» Information given:
=====
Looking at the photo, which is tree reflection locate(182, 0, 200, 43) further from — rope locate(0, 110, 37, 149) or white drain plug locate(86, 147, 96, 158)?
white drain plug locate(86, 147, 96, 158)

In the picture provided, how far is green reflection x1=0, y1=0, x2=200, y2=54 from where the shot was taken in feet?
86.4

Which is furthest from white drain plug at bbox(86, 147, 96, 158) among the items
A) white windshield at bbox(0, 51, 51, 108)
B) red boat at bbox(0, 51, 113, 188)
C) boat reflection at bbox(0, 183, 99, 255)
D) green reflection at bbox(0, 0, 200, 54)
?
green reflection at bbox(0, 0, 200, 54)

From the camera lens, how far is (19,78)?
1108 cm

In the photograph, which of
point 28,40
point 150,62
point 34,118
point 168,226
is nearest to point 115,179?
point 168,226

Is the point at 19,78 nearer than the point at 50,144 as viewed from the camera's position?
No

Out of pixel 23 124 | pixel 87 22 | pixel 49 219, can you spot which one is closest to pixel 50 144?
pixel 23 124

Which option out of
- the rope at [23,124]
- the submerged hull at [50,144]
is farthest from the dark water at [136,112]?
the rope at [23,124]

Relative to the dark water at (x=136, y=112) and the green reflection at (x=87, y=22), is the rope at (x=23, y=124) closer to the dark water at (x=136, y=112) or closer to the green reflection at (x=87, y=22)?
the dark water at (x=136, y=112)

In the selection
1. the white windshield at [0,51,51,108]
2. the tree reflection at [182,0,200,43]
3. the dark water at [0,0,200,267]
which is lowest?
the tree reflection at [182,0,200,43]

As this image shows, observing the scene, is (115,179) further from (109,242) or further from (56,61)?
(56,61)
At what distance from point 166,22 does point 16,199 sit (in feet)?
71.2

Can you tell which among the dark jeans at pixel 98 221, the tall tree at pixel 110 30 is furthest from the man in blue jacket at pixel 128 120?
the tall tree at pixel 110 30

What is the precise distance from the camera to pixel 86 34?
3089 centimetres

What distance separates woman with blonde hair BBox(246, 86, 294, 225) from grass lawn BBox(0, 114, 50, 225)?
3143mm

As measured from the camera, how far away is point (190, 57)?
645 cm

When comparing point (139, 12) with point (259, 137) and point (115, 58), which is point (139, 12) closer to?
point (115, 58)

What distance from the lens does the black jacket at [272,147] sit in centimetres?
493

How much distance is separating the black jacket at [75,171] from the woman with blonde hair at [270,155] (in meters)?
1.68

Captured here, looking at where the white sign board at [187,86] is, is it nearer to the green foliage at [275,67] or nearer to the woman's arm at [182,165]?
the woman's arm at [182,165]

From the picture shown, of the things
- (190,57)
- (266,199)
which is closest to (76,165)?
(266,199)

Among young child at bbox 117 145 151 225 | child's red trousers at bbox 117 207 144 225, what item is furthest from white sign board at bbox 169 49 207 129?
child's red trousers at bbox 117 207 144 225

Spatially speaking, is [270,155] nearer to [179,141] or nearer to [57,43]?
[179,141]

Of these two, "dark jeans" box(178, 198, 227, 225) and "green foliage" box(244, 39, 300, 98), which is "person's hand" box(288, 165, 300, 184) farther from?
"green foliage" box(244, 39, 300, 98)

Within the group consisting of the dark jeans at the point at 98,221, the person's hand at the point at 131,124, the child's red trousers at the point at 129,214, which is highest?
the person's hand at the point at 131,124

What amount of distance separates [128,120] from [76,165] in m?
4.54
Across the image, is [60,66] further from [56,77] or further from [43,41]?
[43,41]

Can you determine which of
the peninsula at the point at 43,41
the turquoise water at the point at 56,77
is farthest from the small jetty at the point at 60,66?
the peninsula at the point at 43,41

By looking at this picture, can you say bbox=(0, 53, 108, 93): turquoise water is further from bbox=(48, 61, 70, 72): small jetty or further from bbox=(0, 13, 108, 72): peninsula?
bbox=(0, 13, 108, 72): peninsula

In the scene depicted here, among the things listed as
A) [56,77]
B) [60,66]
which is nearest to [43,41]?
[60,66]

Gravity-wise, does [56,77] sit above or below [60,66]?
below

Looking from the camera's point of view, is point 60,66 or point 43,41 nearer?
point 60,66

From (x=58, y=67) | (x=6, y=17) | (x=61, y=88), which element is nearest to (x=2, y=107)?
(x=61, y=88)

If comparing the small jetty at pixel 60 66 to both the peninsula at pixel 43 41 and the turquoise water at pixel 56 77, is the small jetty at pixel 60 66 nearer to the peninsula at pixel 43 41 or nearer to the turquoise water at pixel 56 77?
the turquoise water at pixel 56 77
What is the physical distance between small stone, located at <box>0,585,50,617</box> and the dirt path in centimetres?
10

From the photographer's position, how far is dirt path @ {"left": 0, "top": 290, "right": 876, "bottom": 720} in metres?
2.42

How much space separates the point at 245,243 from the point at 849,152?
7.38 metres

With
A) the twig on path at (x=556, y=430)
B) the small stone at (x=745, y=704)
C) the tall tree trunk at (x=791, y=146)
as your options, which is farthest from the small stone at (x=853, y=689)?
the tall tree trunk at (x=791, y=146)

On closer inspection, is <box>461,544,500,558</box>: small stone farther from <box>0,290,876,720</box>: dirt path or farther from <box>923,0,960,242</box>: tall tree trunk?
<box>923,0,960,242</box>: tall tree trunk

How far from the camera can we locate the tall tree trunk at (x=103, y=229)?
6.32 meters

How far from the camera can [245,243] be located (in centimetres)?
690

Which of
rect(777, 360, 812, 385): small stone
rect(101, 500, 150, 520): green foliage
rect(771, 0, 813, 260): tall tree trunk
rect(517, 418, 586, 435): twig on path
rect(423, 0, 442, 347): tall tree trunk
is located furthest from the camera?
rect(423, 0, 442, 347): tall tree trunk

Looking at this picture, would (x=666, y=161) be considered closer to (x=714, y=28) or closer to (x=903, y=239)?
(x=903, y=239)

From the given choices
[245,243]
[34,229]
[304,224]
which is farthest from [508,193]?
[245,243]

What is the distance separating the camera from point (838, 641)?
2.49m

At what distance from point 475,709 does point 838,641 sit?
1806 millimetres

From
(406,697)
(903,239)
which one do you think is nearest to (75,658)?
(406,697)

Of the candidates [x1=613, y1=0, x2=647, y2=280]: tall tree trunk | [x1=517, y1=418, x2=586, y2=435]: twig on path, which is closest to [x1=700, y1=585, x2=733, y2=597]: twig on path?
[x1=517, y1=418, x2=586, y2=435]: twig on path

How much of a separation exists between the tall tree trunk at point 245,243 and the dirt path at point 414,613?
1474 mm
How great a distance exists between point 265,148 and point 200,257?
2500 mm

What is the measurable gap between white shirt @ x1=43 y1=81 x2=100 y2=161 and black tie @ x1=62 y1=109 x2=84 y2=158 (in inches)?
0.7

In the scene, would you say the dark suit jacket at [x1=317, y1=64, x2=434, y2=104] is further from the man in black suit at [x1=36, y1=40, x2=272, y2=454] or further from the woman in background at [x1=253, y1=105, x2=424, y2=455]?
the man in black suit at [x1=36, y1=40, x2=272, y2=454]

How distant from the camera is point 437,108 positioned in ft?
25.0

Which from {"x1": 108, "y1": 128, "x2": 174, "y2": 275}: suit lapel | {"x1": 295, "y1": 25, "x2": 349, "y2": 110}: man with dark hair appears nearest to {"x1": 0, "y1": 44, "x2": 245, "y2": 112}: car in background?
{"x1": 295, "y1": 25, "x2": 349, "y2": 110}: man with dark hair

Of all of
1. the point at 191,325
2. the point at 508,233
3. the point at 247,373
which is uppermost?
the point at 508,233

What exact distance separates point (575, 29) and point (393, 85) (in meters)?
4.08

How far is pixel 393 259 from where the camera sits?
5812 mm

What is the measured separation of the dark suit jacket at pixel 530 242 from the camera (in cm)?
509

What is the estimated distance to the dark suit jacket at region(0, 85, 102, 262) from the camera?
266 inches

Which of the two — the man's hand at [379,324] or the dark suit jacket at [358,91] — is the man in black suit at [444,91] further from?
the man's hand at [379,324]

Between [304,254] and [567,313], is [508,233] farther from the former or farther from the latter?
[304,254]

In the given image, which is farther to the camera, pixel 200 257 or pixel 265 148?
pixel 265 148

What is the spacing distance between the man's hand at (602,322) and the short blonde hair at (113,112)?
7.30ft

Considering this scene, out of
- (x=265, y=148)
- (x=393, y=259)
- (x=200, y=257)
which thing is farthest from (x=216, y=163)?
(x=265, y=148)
=====
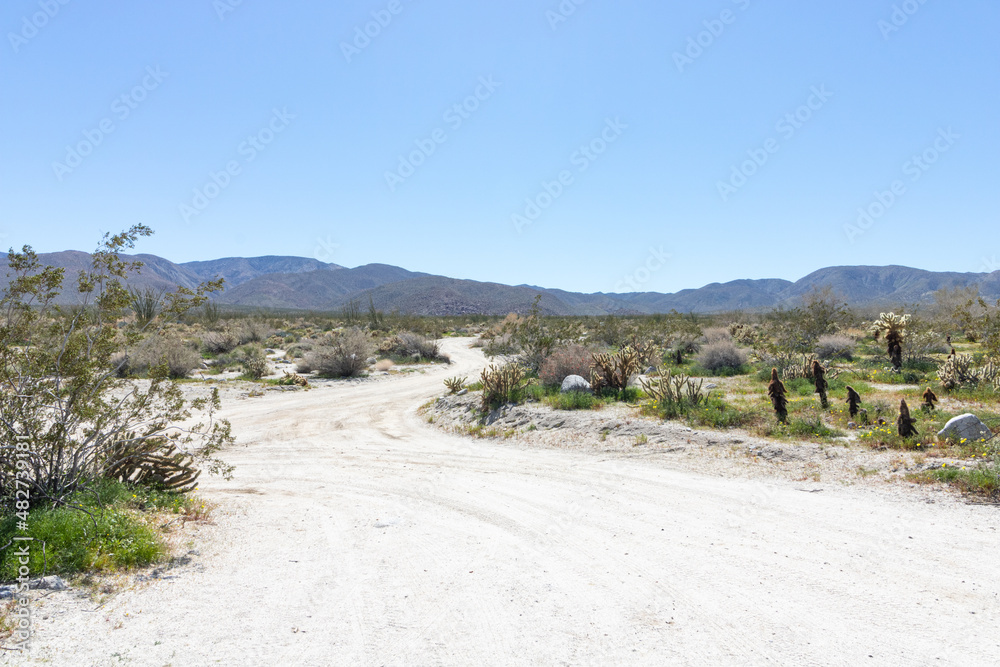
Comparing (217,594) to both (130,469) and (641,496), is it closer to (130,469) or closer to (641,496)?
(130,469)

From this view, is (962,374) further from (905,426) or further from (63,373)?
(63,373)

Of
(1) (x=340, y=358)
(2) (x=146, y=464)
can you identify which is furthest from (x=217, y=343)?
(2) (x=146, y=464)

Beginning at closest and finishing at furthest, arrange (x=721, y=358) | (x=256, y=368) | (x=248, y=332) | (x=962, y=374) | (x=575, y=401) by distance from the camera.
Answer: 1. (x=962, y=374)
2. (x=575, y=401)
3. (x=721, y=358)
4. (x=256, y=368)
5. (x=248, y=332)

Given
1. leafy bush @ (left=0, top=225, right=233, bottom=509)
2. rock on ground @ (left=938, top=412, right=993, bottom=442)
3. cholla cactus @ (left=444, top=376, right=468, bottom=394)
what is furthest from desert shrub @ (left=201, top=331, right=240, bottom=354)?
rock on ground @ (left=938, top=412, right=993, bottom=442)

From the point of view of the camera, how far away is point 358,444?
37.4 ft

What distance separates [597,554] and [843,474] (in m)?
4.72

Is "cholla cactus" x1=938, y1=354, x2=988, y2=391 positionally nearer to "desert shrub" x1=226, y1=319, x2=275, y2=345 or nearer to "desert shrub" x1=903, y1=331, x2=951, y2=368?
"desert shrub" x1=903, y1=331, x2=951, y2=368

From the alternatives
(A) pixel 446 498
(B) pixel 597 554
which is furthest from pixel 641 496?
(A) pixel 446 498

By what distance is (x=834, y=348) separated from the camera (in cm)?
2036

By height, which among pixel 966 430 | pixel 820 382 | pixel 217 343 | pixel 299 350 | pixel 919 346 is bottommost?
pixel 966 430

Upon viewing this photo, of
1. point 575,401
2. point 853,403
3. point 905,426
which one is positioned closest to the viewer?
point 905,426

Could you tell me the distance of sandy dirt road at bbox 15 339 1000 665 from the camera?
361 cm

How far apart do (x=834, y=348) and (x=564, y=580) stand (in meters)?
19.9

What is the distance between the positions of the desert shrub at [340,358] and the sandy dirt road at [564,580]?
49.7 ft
=====
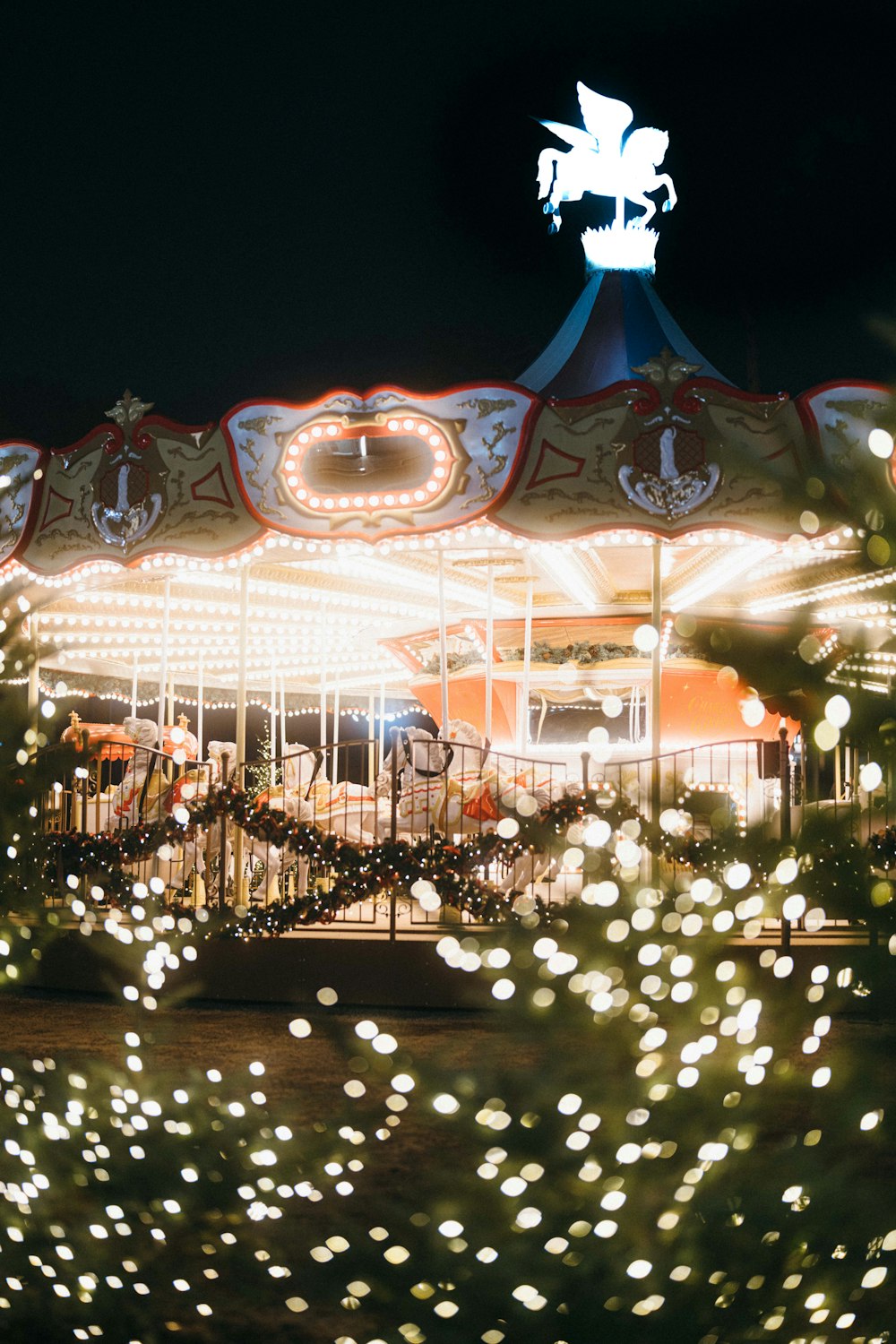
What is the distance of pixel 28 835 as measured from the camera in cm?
=====
» Instructions to follow: List every line in the records above that contains the word "separates", copying each one in full.

» Output:
What distance separates woman with blonde hair BBox(246, 86, 294, 225) from grass lawn BBox(0, 114, 50, 225)?
What amount of distance separates [128,120] from [76,165] in m?
How much space separates the point at 245,243 from the point at 849,152?
What exact distance separates point (575, 29) and point (393, 85) (in meters)?
What distance separates [597,554] and [843,474] (in m)?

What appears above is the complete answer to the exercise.